100mL of acetonitrile is measured and put into an autoclave, 5g of KF and 2.5g of poly dimethyl diallyl ammonium chloride are added, after a kettle cover is sealed, the autoclave is connected with a vacuumizing device, air in the kettle is removed, nitrogen is introduced, vacuumizing is carried out again, and the air exchange operation is repeated for three times. After the air exchange operation is finished, the autoclave is heated to 60 ℃ to be activated for 1h, then a stirrer is opened, hexafluoropropylene gas is introduced at the temperature, the pressure is maintained at 0.5MPa, and the rotating speed is 800 r/min. After 30min, the air inlet valve is closed, and the mass of the charged gas is 131 g.

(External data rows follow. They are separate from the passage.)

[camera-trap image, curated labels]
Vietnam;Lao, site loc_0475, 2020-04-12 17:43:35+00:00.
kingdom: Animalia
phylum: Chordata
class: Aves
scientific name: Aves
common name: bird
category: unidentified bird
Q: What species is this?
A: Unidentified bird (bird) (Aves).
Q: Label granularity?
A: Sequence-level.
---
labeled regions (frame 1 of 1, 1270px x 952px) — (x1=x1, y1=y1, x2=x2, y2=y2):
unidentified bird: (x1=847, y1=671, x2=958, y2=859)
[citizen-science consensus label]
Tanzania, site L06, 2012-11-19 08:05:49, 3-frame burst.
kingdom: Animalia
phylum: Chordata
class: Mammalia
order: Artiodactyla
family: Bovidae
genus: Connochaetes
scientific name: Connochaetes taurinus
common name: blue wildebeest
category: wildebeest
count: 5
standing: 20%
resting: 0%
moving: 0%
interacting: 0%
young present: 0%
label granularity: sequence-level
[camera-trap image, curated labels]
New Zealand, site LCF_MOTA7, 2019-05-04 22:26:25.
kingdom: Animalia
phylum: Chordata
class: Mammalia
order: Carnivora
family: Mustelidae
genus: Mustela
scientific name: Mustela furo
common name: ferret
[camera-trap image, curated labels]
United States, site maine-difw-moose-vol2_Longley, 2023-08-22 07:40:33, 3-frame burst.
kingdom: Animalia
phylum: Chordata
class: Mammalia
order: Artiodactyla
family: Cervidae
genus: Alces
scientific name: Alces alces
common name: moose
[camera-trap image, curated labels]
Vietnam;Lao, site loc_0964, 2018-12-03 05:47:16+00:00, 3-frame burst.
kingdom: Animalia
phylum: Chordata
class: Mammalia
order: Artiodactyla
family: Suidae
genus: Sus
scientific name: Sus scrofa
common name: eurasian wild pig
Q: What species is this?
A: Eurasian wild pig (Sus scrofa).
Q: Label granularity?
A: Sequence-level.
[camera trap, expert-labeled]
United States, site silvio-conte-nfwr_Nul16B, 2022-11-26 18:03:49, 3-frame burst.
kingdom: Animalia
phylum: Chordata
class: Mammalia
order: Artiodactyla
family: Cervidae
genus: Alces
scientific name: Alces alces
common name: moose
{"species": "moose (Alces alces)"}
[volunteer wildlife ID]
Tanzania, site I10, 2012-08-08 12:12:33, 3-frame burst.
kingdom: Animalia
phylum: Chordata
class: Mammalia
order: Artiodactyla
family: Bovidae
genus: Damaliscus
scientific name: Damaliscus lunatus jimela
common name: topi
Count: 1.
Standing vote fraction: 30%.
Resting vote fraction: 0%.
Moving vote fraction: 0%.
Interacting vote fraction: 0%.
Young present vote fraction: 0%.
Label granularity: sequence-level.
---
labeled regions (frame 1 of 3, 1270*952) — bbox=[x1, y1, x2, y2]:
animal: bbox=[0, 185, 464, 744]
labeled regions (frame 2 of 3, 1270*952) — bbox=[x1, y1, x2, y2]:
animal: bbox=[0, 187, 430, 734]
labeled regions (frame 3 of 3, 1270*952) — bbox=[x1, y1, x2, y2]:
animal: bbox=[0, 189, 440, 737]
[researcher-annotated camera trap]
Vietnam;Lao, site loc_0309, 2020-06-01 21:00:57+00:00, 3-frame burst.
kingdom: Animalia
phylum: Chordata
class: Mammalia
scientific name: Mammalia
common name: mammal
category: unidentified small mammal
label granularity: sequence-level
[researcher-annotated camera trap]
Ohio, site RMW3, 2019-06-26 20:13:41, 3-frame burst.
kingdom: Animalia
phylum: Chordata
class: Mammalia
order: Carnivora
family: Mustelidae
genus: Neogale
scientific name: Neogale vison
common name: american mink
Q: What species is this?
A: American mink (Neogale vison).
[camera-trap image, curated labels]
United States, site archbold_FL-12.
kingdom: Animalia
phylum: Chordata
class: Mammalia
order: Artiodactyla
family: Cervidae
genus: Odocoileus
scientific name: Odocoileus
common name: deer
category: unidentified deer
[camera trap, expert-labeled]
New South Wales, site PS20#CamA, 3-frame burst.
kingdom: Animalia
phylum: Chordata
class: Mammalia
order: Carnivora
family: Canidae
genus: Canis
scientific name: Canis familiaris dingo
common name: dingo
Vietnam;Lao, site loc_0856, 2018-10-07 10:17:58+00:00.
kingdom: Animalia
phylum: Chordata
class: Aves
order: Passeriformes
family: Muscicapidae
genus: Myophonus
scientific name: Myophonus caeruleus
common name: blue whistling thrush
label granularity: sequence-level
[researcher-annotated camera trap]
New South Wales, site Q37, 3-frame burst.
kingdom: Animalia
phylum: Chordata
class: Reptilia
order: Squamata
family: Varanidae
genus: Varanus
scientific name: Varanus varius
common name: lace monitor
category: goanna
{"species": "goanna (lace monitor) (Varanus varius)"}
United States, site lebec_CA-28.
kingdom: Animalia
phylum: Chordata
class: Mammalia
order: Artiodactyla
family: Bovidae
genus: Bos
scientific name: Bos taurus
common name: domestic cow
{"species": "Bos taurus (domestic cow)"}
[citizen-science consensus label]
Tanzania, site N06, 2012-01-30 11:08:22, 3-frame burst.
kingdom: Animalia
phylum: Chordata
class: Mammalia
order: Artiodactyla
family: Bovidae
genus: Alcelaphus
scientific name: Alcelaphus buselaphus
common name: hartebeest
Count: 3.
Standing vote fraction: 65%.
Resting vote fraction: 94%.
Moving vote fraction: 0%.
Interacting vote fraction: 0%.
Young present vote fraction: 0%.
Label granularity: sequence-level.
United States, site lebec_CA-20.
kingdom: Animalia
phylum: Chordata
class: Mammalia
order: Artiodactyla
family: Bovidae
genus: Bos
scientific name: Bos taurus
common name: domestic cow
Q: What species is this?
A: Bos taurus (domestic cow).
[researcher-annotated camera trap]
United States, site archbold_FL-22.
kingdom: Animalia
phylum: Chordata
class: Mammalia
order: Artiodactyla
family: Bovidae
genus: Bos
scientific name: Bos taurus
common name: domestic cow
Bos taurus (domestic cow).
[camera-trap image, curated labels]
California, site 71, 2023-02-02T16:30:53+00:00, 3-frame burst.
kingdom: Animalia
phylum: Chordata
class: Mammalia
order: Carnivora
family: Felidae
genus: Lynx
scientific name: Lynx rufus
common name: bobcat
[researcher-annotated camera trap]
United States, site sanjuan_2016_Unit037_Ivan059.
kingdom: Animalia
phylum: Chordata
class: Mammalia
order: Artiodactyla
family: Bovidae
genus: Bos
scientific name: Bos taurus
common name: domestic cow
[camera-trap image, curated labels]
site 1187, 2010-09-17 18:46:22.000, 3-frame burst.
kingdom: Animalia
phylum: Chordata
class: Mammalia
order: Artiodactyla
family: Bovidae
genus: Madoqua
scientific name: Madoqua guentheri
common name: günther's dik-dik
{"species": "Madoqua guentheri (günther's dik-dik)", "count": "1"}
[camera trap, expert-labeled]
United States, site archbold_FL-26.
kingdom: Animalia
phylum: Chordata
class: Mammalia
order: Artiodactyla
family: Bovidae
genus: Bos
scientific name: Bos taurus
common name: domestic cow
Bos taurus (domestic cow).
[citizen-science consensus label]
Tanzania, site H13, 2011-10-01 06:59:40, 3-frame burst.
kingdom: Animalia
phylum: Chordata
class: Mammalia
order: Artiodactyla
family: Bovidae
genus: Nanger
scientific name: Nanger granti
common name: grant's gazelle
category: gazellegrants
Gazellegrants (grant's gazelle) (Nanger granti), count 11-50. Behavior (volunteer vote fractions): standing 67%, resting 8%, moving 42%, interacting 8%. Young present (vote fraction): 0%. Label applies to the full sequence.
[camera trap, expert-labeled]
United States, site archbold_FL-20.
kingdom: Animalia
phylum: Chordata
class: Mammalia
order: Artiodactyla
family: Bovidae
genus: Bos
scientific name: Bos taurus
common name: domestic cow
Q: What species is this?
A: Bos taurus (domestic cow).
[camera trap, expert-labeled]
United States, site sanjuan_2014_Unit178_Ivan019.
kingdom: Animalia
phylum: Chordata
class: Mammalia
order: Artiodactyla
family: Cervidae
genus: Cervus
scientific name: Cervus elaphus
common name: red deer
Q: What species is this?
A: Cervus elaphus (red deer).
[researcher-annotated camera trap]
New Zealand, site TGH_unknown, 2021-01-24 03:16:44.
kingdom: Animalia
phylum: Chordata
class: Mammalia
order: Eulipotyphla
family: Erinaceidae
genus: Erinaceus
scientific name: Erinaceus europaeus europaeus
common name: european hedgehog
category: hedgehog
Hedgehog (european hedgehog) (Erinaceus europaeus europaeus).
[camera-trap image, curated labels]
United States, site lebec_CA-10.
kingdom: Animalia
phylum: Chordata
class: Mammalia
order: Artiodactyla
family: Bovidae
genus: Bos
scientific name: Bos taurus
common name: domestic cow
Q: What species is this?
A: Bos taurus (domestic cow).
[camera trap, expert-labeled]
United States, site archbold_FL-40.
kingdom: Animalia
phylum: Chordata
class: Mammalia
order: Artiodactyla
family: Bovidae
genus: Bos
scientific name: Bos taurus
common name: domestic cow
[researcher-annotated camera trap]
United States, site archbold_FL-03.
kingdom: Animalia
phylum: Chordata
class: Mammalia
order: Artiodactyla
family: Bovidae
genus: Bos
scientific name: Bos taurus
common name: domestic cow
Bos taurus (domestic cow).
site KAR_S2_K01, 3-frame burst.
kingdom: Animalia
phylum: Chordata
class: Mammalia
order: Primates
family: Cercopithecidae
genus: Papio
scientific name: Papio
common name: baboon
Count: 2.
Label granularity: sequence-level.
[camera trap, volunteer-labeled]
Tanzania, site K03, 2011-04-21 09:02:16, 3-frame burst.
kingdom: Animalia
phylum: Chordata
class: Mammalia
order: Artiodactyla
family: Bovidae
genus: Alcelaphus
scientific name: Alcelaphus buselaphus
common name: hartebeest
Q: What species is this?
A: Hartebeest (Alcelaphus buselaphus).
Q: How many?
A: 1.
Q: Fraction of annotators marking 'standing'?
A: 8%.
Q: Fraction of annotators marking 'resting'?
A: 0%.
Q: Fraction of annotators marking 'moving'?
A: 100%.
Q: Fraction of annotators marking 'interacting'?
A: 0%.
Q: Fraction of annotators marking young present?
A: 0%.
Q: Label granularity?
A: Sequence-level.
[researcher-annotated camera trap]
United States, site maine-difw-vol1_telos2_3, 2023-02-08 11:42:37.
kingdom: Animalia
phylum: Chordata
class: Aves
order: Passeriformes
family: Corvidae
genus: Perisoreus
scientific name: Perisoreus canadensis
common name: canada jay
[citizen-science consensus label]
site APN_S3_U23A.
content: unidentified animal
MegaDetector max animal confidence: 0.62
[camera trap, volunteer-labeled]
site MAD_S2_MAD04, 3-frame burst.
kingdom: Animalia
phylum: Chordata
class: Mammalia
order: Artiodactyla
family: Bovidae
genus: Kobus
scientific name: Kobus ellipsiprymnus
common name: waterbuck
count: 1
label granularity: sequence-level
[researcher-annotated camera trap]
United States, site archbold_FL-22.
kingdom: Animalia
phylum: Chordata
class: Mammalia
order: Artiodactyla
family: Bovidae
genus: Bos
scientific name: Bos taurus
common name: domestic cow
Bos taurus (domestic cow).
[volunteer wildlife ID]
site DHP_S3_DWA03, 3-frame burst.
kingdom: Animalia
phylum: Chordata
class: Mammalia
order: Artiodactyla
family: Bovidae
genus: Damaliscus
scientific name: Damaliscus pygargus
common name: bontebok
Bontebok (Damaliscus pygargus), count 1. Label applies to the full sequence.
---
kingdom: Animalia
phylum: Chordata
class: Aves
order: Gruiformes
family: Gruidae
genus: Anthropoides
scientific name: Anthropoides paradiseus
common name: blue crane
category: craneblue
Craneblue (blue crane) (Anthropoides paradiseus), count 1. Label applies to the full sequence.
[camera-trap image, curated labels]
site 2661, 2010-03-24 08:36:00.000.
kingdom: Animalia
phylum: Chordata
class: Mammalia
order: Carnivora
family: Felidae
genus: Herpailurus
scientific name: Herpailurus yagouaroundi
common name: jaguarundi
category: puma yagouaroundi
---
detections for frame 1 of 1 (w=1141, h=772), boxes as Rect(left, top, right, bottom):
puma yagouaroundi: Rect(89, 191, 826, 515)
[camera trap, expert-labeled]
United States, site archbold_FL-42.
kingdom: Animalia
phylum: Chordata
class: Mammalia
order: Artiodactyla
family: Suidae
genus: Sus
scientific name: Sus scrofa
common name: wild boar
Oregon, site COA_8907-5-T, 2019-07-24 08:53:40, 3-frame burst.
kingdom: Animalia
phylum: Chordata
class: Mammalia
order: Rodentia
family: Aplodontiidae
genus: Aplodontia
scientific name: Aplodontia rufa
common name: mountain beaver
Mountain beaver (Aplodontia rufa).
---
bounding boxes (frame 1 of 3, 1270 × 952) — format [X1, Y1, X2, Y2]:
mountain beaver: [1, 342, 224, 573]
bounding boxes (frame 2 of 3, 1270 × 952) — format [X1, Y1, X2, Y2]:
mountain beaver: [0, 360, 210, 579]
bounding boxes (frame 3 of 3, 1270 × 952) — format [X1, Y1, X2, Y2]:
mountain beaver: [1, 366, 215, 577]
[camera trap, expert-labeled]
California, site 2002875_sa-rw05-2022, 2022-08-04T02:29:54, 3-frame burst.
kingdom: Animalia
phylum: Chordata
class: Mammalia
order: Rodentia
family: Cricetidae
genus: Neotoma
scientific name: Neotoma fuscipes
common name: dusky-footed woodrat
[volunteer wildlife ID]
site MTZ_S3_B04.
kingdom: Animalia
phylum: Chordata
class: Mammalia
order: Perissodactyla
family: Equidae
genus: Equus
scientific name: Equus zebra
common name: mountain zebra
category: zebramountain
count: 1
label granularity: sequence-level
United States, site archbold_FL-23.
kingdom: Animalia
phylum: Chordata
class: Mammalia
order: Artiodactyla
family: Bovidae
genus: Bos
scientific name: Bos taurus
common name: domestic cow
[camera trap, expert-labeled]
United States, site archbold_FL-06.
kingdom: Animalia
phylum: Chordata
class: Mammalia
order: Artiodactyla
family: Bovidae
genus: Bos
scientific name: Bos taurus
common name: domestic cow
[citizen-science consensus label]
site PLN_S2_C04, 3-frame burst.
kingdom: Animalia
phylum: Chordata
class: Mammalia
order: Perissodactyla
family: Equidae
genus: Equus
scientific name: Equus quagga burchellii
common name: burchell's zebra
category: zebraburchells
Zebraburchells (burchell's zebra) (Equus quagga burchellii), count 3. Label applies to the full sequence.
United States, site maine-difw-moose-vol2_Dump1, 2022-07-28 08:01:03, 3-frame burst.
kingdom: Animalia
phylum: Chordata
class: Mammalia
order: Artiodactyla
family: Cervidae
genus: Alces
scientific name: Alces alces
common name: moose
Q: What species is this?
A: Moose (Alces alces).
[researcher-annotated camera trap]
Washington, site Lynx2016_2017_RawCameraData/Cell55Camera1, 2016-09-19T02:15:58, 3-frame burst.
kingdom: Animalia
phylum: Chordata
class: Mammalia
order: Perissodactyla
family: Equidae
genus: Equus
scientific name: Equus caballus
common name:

And (3) stopping stirring after the reaction is carried out for 1h at the temperature of 100 ℃, cooling to normal temperature, opening a kettle cover, transferring the product into a separating funnel, standing and separating out 125.6g of a colorless and transparent product at the lower layer, wherein the yield is 95.9%. After washing and drying, the product is separated by distillation and analyzed by gas chromatography, wherein the mass content of perfluorohexene is 97.1%, the mass content of perfluorononene is 1.2%, and the mass content of other byproducts is about 1.7%.

Comparative example 1

100mL of dimethyl sulfoxide is measured and put into an autoclave, 5g of CsF and 2.5g of 60% dimethyldiallylammonium chloride are added, a cover of the autoclave is sealed, a vacuumizing device is connected to remove air in the autoclave, nitrogen is introduced, vacuumizing is carried out again, and the air exchange operation is repeated for three times. After the air exchange operation is finished, the autoclave is heated to 100 ℃ to be activated for 1h, then a stirrer is opened, hexafluoropropylene gas is introduced at the temperature, the pressure is maintained at 0.5MPa, and the rotating speed is 800 r/min. And (3) closing the air inlet valve after 30min, filling 6g of gas, stopping stirring after reacting for 1h at 100 ℃, cooling to normal temperature, opening the kettle cover, transferring the product to a separating funnel, and failing to obtain an oligomerization product.

In conclusion, the alkali metal salt and the micromolecular allyl quaternary ammonium salt are used in a combined mode, and the hexafluoropropylene polymerization is not catalyzed, but the hexafluoropropylene oligomerization reaction can be obviously promoted and the selectivity of the hexafluoropropylene tripolymer can be obviously improved by using the alkali metal salt and the polymer of the allyl quaternary ammonium salt in a combined mode. The poly (diallyldimethylammonium chloride) is prepared by special cyclic polymerization (radial cyclization), and has high charge density and flexible chain segments, and the intramolecular electrostatic repulsive force between the chain segments ensures that a polymer chain adopts a more extended conformation, thereby improving the phase transfer efficiency of the catalyst. Resulting in both having significant catalytic properties when used as catalyst promoters.